By Kevin Williamson
Monday, February 08, 2016
DeRay Mckesson is a fool and a miscreant, one of the
sanctimonious and self-aggrandizing activists making a career out of the Black
Lives Matter protests, and he has announced that he is running for mayor of
Baltimore, the troubled city from which he originally hails.
Let’s hope he wins.
Not because we wish ill upon the poor people of
Baltimore, poverty rate 24 percent. Like the people of Detroit, their wounds
are largely self-inflicted, the combined effects of corruption and ineptitude
being magnified there by a poisonous racial politics, which produced in Charm
City more or less the same results they’ve produced in the Motor City, though
Detroit probably will have to cede that title to Vance, Ala., Marysville, Ohio,
or San Antonio, Texas, one of these days.
Mckesson is a product and practitioner of precisely those
same backward racial politics.

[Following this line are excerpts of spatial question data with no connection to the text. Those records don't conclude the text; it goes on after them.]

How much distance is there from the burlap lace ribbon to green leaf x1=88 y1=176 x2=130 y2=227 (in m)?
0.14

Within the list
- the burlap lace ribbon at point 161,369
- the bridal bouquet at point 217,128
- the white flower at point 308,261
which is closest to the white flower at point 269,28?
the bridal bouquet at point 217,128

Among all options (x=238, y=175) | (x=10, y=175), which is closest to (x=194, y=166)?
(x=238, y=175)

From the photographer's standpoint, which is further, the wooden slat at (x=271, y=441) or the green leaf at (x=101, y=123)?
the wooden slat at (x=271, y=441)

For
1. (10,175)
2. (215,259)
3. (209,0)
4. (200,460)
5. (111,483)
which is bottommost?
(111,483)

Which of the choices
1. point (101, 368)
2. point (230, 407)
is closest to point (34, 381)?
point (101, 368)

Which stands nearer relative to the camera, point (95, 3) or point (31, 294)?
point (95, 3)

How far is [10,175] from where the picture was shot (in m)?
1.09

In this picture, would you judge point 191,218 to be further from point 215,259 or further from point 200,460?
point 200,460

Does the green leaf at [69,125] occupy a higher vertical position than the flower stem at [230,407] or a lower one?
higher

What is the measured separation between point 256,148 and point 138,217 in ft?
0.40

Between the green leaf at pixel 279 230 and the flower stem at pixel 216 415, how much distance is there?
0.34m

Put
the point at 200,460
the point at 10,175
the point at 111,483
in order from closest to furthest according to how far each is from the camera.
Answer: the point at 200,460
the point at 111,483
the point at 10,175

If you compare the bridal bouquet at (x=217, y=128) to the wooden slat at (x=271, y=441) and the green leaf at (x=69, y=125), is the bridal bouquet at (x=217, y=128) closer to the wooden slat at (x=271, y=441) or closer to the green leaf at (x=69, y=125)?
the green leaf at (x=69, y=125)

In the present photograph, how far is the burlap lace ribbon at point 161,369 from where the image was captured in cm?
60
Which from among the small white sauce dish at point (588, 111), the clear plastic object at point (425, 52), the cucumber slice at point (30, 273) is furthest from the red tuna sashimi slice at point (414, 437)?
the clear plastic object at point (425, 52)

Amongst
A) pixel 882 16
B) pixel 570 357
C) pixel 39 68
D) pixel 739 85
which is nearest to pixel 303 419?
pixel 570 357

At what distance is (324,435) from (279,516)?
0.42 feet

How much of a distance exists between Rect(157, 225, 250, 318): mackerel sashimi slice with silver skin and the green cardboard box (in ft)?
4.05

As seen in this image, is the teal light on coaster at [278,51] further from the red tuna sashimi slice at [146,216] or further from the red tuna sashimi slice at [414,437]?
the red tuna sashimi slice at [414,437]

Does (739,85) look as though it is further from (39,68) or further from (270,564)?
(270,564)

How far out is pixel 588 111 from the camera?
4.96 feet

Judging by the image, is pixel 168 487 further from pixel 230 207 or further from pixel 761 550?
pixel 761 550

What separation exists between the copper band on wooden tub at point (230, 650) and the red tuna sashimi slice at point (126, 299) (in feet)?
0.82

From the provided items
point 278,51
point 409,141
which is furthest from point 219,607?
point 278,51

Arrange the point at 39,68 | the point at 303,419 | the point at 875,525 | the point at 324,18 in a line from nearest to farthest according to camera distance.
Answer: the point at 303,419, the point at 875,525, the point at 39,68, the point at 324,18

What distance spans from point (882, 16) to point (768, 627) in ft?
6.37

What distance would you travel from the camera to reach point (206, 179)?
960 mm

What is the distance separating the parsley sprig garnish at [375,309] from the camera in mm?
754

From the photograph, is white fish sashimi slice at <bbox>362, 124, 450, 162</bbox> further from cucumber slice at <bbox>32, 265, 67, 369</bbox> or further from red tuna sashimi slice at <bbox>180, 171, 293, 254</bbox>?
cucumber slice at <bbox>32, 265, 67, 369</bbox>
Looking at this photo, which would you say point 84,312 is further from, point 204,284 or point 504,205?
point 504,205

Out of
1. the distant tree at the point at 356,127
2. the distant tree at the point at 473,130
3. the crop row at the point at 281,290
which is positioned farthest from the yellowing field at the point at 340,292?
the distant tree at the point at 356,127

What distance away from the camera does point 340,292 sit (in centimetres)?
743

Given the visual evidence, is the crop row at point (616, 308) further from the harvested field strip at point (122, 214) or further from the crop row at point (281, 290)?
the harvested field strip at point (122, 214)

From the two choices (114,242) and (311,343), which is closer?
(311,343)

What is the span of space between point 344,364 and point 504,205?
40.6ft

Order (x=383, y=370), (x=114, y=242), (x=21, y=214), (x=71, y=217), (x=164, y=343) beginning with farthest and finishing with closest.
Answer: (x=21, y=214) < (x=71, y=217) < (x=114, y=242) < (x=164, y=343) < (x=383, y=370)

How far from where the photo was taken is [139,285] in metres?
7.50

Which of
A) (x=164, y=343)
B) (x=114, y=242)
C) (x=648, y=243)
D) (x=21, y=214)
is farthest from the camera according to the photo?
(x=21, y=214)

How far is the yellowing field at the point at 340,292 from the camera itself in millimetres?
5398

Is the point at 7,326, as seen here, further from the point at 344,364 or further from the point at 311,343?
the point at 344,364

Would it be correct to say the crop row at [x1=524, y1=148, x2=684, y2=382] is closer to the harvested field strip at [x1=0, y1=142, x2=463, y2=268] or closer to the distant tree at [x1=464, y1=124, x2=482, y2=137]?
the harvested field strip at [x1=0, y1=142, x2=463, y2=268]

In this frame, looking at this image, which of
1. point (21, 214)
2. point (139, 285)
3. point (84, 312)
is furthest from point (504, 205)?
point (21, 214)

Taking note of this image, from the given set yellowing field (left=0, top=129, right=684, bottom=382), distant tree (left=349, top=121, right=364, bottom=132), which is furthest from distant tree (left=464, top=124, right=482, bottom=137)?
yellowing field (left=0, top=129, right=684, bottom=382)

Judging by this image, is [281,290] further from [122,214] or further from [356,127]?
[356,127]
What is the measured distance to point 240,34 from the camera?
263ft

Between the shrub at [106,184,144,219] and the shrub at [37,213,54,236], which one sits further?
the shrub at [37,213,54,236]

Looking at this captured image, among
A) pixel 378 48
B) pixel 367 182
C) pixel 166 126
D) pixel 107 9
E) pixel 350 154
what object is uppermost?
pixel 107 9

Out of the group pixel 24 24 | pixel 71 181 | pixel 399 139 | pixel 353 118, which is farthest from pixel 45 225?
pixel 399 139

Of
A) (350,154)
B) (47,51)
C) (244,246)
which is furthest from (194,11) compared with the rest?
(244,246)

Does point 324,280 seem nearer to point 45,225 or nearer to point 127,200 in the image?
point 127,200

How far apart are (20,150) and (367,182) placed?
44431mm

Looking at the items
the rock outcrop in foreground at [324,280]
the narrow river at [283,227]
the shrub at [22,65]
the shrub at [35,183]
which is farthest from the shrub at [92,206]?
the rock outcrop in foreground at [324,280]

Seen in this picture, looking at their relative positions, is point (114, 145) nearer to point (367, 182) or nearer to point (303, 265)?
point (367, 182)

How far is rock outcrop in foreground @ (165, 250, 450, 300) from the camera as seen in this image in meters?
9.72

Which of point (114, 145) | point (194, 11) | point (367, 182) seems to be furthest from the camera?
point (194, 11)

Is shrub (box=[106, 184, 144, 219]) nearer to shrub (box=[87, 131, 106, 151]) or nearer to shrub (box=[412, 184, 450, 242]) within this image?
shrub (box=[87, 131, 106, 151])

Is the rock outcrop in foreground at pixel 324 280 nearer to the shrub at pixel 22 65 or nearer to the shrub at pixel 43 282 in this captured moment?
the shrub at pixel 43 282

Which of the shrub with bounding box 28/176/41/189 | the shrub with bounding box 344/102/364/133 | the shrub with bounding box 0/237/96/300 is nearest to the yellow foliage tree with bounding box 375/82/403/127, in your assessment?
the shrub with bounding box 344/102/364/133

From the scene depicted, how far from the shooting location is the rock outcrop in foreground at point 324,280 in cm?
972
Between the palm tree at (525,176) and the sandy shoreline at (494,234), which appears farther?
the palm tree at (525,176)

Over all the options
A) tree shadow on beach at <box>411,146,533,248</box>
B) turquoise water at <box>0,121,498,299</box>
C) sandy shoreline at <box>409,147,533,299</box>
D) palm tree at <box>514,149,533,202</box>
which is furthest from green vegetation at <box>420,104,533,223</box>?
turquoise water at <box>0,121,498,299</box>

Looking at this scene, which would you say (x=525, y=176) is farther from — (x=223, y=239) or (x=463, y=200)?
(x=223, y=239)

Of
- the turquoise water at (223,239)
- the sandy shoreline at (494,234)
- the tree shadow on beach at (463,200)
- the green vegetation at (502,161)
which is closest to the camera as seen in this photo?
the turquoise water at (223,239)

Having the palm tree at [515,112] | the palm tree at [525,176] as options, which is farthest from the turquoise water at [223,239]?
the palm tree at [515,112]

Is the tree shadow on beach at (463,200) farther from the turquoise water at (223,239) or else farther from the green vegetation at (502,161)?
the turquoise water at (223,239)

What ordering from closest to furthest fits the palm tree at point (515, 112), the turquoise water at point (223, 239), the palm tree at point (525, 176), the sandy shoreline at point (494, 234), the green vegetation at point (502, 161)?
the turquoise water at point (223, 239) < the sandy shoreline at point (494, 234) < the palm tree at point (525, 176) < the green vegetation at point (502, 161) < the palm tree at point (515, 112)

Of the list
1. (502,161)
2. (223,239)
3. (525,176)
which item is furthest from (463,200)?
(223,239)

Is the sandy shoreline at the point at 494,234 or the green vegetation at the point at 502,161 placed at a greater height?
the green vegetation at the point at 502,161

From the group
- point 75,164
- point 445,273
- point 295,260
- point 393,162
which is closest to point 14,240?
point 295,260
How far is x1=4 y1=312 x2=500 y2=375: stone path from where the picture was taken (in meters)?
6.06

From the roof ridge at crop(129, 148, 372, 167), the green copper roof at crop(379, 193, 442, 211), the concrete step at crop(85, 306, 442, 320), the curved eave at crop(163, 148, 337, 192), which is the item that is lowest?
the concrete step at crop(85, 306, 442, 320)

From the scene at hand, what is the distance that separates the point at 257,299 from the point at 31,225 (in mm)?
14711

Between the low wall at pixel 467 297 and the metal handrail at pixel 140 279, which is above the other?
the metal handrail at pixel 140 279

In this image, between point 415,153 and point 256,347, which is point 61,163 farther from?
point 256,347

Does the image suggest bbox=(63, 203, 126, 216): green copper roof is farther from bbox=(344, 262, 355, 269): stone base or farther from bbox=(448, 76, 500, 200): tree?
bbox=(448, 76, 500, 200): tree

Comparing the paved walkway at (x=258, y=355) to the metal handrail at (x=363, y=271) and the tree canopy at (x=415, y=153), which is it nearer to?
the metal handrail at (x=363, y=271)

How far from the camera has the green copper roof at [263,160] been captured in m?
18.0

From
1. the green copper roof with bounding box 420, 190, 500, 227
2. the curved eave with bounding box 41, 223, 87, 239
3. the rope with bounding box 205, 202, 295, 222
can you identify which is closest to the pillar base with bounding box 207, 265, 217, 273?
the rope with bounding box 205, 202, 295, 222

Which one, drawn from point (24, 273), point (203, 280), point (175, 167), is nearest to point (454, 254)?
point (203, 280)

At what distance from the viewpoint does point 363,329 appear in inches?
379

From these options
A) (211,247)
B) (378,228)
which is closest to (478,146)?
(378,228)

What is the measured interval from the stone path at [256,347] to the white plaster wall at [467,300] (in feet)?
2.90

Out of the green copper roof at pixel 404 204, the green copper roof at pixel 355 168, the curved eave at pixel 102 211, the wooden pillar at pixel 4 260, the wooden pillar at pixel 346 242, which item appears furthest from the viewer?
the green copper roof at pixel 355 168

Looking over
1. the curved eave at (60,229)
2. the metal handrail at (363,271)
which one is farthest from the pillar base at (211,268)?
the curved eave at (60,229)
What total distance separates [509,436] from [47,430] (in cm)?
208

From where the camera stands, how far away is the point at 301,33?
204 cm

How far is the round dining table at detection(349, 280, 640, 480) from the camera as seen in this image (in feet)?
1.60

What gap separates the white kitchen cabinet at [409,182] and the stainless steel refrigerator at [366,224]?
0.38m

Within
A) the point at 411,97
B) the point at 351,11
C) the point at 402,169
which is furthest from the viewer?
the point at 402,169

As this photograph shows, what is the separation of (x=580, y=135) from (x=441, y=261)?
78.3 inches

In his last regular employment, he rejoiced in
the title “senior director of human capital” with the Minneapolis public-school
system, meaning that he was a functionary in the HR office. (His curriculum vitae
is hilarious.) That must have been fertile ground for him: The Minneapolis
school-system budget is a mess of racial payoffs to politically connected
activists and other gravy-training for sundry Democratic interest groups. It is
a spectacular example of municipal corruption, even if every jot and tittle is
legal.
If it seems cruel to wish this preening 30-year-old
know-nothing on the good people of Baltimore (median household income about
half the state average) consider that it is almost impossible for the city to
do worse than it has. Mayor Stephanie Rawlings-Blake came to power when her
predecessor resigned upon being convicted of embezzlement, and after her
insistence that angry rioters must be given “space to destroy” during the
violent civic unrest that Mckesson and others helped to inflame in Baltimore,
the locals must have found themselves longing for a mayor who just engaged in a
little old-fashioned graft.
Under the current leadership — here meaning a generation
or two of city leaders, not only Mayor Rawlings-Blake and her spectacular
incompetence — Baltimore has become what Baltimore is. It has a police
department that behaves like a warlord militia rather than a municipal
law-enforcement agency; a city jail system that acts as a branch of a notorious
organized-crime syndicate to such an extent that the state felt the need to
shut parts of it down; “apartheid schools” operated by a wildly corrupt city
school system in the habit of blowing federal stimulus funds on mother-daughter
makeovers and theater tickets, cheating on standardized tests, and inflating
attendance records. Political activists in bed with Salvadoran terrorist
organizations? Sure, why not?
That’s Baltimore. DeRay Mckesson seems to be a man of
some energy, but it would take superhuman effort to make Baltimore worse off
than he found it. And, since Dr. Ben Carson, the one potentially good candidate
for the job, is off wasting his time running for president, the opportunity
cost here is low.
Serving a term as mayor of Baltimore would be an
excellent educational opportunity for Mckesson, and he needs it: The
banality of his political prose is exceeded only by the banality of his
political thinking, to the extent that we can call the products of his mind
“thought.” He believes that serving as mayor without having come up through the
regular political channels would present him with the opportunity to put into
place a progressive agenda unsullied by what has come before. What he is not
quite clever enough to understand is that most of his ideas were put into place
40 years or more ago in Baltimore, Cleveland, Detroit, etc., and that what we
see there is not the absence of progressive leadership but the result of it.
To quote Gunnery Sergeant Hartman: He’s silly and he’s
ignorant, but he’s got guts. It is one thing to bitch and moan and carry a
placard, but Mckesson is offering to step beyond Twitter and into the real
world of how the sausage gets made in a city such as Baltimore (344 murders
last year). And though sensible people hold Mckesson in low esteem, there is no
reason to believe that he is doing this in anything other than good faith. Off
of the bench and into the game: Good on him.
And if the education of DeRay Mckesson turns out to be as
deliciously brutal and pitiless as expected, then it also presents an
opportunity to educate, to some extent, a generation of silly and ignorant
young activists in aching need of a swift kick in the ass from reality.
Please do proceed, Mr. Mckesson. We’ll be watching.